• Work instructions:
Return each line of the data below exactly, omitting any pictures.

Excerpt from a dataset
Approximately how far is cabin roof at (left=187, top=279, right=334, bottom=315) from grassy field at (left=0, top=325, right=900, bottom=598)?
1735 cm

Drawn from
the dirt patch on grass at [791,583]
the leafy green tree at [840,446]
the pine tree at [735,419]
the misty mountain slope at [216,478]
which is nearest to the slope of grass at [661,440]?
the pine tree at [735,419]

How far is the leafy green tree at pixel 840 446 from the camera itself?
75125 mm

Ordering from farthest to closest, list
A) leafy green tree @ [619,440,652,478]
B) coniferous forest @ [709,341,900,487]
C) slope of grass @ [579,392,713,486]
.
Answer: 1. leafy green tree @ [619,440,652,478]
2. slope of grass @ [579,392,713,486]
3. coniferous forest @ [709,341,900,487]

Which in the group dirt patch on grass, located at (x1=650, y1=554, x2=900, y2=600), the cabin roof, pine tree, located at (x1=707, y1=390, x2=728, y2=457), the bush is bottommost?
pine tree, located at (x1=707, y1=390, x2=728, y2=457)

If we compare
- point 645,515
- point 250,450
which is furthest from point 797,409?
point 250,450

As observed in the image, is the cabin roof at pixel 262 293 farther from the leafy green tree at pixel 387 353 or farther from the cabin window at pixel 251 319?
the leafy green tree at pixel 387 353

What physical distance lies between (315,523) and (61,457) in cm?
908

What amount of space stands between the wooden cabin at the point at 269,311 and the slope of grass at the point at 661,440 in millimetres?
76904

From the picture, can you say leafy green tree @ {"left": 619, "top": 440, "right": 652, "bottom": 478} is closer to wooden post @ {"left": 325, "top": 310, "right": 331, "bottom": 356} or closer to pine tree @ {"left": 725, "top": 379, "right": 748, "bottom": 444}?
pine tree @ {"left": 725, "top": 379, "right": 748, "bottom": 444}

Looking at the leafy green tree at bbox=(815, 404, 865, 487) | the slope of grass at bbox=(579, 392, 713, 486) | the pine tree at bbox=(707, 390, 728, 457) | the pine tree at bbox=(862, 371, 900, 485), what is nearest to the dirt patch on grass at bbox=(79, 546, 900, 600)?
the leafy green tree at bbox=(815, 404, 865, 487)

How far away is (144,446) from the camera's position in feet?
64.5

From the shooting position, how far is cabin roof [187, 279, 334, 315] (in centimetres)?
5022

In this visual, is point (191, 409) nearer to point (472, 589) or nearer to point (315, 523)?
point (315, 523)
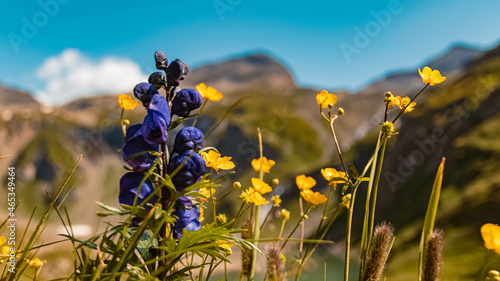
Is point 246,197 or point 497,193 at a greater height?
point 497,193

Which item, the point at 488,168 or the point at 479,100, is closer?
the point at 488,168

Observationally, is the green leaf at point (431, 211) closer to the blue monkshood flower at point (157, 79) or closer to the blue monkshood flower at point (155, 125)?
the blue monkshood flower at point (155, 125)

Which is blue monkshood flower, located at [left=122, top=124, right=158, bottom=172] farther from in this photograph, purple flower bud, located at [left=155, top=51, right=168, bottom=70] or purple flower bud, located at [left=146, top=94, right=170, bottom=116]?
purple flower bud, located at [left=155, top=51, right=168, bottom=70]

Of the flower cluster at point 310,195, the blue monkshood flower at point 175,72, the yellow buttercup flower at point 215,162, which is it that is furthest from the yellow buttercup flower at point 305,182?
the blue monkshood flower at point 175,72

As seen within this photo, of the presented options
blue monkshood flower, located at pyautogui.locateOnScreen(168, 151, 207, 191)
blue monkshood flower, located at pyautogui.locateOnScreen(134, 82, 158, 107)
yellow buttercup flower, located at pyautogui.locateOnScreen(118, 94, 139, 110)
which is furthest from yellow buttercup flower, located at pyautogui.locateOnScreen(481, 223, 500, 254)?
yellow buttercup flower, located at pyautogui.locateOnScreen(118, 94, 139, 110)

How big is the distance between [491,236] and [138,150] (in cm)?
169

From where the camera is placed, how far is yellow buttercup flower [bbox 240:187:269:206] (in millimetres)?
2505

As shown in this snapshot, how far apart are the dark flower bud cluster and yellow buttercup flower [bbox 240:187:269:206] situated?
18.9 inches

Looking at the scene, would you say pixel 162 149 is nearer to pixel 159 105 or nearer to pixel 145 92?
pixel 159 105

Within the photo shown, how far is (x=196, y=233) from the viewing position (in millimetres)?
1747

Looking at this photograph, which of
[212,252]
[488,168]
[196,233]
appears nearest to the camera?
[196,233]

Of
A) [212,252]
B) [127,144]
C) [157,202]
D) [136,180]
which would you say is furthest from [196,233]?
[127,144]

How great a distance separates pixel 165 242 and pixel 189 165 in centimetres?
42

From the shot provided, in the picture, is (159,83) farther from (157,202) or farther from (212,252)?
(212,252)
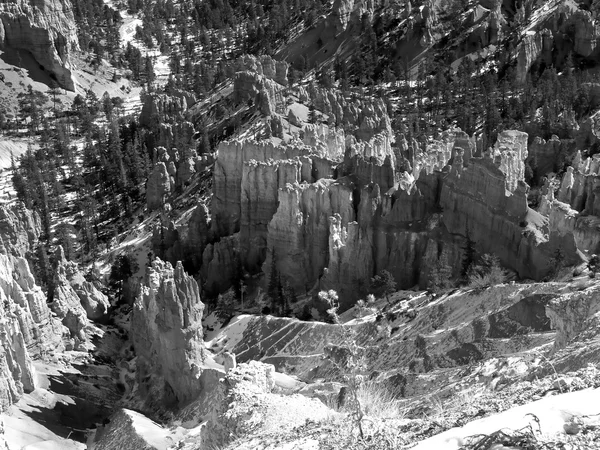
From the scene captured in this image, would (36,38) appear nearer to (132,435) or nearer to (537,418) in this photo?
(132,435)

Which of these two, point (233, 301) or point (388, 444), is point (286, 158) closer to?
point (233, 301)

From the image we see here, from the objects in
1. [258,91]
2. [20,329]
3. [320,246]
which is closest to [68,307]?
[20,329]

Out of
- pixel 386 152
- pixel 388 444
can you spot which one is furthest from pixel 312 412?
pixel 386 152

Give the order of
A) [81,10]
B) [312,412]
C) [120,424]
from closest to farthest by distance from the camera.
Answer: [312,412]
[120,424]
[81,10]

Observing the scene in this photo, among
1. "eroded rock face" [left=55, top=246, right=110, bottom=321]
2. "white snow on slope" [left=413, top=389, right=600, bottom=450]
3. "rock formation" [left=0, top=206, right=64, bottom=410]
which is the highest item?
"white snow on slope" [left=413, top=389, right=600, bottom=450]

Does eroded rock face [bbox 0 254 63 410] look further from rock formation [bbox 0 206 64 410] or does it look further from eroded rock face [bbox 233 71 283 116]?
eroded rock face [bbox 233 71 283 116]

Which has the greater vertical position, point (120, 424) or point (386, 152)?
point (386, 152)

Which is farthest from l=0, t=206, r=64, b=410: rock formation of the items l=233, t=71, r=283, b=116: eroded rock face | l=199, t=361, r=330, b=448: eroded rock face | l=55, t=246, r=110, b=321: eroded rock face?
l=233, t=71, r=283, b=116: eroded rock face

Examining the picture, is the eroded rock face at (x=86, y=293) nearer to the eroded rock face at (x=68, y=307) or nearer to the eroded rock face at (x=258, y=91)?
the eroded rock face at (x=68, y=307)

• Finished exercise:
Approximately how far is cabin roof at (left=187, top=279, right=334, bottom=315) from grassy field at (left=0, top=325, right=900, bottom=598)?
1735 cm

Drawn from
the dirt patch on grass at [791,583]
the leafy green tree at [840,446]
the pine tree at [735,419]
the misty mountain slope at [216,478]
which is nearest to the slope of grass at [661,440]?
the pine tree at [735,419]

How far is the leafy green tree at pixel 840 446 from the camera itself?
75125 mm

Ordering from farthest to closest, list
A) leafy green tree @ [619,440,652,478]
B) coniferous forest @ [709,341,900,487]
C) slope of grass @ [579,392,713,486]
.
Answer: 1. leafy green tree @ [619,440,652,478]
2. slope of grass @ [579,392,713,486]
3. coniferous forest @ [709,341,900,487]

Which in the group dirt patch on grass, located at (x1=650, y1=554, x2=900, y2=600), the cabin roof, pine tree, located at (x1=707, y1=390, x2=728, y2=457), the bush is bottommost?
pine tree, located at (x1=707, y1=390, x2=728, y2=457)

If we compare
- point 645,515
- point 250,450
which is furthest from point 797,409?
point 250,450

As observed in the image, is the cabin roof at pixel 262 293 farther from the leafy green tree at pixel 387 353 or farther from the cabin window at pixel 251 319?
the leafy green tree at pixel 387 353

What physical distance lies between (315,523) and (61,457) in cm?
908

What amount of space stands between the wooden cabin at the point at 269,311 and the slope of grass at the point at 661,440 in millimetres?
76904

From the picture, can you say leafy green tree @ {"left": 619, "top": 440, "right": 652, "bottom": 478} is closer to wooden post @ {"left": 325, "top": 310, "right": 331, "bottom": 356} or closer to pine tree @ {"left": 725, "top": 379, "right": 748, "bottom": 444}?
pine tree @ {"left": 725, "top": 379, "right": 748, "bottom": 444}

Looking at the leafy green tree at bbox=(815, 404, 865, 487) | the slope of grass at bbox=(579, 392, 713, 486) | the pine tree at bbox=(707, 390, 728, 457) | the pine tree at bbox=(862, 371, 900, 485), what is nearest to the dirt patch on grass at bbox=(79, 546, 900, 600)?
the leafy green tree at bbox=(815, 404, 865, 487)

How far away is (144,446) from the camera's position in feet?
64.5

From the shooting position, how far is cabin roof [187, 279, 334, 315] (in centimetres)?
5022

In this visual, is point (191, 409) nearer to point (472, 589) or nearer to point (315, 523)?
point (315, 523)
Is point 246,197 or point 497,193 at a greater height?
point 497,193

Which item, the point at 488,168 or the point at 479,100, is closer?
the point at 488,168

Observationally, is the green leaf at point (431, 211) closer to the blue monkshood flower at point (157, 79) or closer to the blue monkshood flower at point (155, 125)?
the blue monkshood flower at point (155, 125)

Which is blue monkshood flower, located at [left=122, top=124, right=158, bottom=172] farther from in this photograph, purple flower bud, located at [left=155, top=51, right=168, bottom=70] or purple flower bud, located at [left=146, top=94, right=170, bottom=116]?
purple flower bud, located at [left=155, top=51, right=168, bottom=70]

Of the flower cluster at point 310,195, the blue monkshood flower at point 175,72, the yellow buttercup flower at point 215,162, which is it that is furthest from the yellow buttercup flower at point 305,182?
the blue monkshood flower at point 175,72

As seen within this photo, of the presented options
blue monkshood flower, located at pyautogui.locateOnScreen(168, 151, 207, 191)
blue monkshood flower, located at pyautogui.locateOnScreen(134, 82, 158, 107)
yellow buttercup flower, located at pyautogui.locateOnScreen(118, 94, 139, 110)
which is furthest from yellow buttercup flower, located at pyautogui.locateOnScreen(481, 223, 500, 254)?
yellow buttercup flower, located at pyautogui.locateOnScreen(118, 94, 139, 110)

How big is the distance between [491,236] and [138,150] (in cm)?
169

From where the camera is placed, how far is yellow buttercup flower [bbox 240:187:269:206] (in millimetres)?
2505

As shown in this snapshot, how far apart are the dark flower bud cluster and yellow buttercup flower [bbox 240:187:269:206] situated?
18.9 inches

Looking at the scene, would you say pixel 162 149 is nearer to pixel 159 105 or nearer to pixel 145 92?
pixel 159 105

Within the photo shown, how far is (x=196, y=233) from the viewing position (in millimetres)?
1747

Looking at this photograph, which of
[212,252]
[488,168]
[196,233]
appears nearest to the camera?
[196,233]

Of
A) [212,252]
B) [127,144]
C) [157,202]
D) [136,180]
which would you say is furthest from [196,233]?
[127,144]

How great a distance separates pixel 165 242 and pixel 189 165 in centimetres?
42

From the shot provided, in the picture, is (159,83) farther from (157,202) or farther from (212,252)?
(212,252)
From the scene captured in this image, would (36,38) appear nearer to (132,435) or nearer to (537,418) in this photo?
(132,435)

Which of these two, point (233, 301) or point (388, 444), is point (286, 158) closer to?
point (233, 301)

From the image we see here, from the objects in
1. [258,91]
2. [20,329]
3. [320,246]
which is closest to [68,307]?
[20,329]

Out of
- pixel 386 152
- pixel 388 444
can you spot which one is furthest from pixel 312 412?
pixel 386 152

Give the order of
A) [81,10]
B) [312,412]
C) [120,424]
from closest to farthest by distance from the camera.
Answer: [312,412]
[120,424]
[81,10]

Observing the scene in this photo, among
1. "eroded rock face" [left=55, top=246, right=110, bottom=321]
2. "white snow on slope" [left=413, top=389, right=600, bottom=450]
3. "rock formation" [left=0, top=206, right=64, bottom=410]
which is the highest item?
"white snow on slope" [left=413, top=389, right=600, bottom=450]

Does eroded rock face [bbox 0 254 63 410] look further from rock formation [bbox 0 206 64 410] or does it look further from eroded rock face [bbox 233 71 283 116]?
eroded rock face [bbox 233 71 283 116]

Which has the greater vertical position, point (120, 424) or point (386, 152)?
point (386, 152)

Which is farthest from l=0, t=206, r=64, b=410: rock formation of the items l=233, t=71, r=283, b=116: eroded rock face | l=199, t=361, r=330, b=448: eroded rock face | l=55, t=246, r=110, b=321: eroded rock face?
l=233, t=71, r=283, b=116: eroded rock face

Examining the picture, is the eroded rock face at (x=86, y=293) nearer to the eroded rock face at (x=68, y=307) or nearer to the eroded rock face at (x=258, y=91)?
the eroded rock face at (x=68, y=307)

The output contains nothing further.